Say how many lines in the data hold "United". Nothing else belongs in the answer.

PROVIDED INFORMATION:
══════

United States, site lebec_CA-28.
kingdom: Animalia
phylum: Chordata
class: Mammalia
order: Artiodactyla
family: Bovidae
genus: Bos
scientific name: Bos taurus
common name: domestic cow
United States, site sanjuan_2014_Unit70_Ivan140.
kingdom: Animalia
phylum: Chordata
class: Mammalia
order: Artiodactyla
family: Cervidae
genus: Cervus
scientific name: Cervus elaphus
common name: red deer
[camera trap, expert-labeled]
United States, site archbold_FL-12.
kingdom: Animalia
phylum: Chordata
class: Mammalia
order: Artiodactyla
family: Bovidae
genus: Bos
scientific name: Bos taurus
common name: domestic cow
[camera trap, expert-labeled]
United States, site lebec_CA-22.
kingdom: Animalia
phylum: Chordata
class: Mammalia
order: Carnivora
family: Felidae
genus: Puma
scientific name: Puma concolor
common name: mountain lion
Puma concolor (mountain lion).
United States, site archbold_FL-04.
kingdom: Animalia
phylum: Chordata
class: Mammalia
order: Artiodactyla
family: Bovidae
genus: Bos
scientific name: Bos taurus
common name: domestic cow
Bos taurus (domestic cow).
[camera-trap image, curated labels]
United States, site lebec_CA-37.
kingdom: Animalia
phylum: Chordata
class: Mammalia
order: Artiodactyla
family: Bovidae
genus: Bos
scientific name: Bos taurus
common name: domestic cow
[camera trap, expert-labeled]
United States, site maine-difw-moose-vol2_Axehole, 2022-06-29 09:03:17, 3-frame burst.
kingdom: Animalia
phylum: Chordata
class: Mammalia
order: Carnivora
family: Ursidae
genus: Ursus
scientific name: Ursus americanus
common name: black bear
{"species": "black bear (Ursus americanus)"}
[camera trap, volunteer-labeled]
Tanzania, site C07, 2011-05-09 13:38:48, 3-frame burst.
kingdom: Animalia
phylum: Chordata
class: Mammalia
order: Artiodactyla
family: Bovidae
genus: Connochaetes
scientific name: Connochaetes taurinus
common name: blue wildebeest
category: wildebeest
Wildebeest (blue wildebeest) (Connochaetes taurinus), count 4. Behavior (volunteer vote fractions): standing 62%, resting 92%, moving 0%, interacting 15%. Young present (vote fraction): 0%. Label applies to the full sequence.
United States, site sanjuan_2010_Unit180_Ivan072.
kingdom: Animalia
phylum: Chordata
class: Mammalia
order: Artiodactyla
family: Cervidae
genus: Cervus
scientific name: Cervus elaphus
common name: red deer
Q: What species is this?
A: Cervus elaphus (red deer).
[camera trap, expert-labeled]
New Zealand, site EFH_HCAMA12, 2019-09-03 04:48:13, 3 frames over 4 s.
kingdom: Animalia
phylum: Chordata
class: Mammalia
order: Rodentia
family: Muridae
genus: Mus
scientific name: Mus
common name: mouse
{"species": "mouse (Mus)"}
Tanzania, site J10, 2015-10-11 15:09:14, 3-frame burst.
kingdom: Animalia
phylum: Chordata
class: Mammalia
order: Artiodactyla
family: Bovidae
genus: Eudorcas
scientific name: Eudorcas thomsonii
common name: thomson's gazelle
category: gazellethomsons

══════

RESPONSE AREA:
8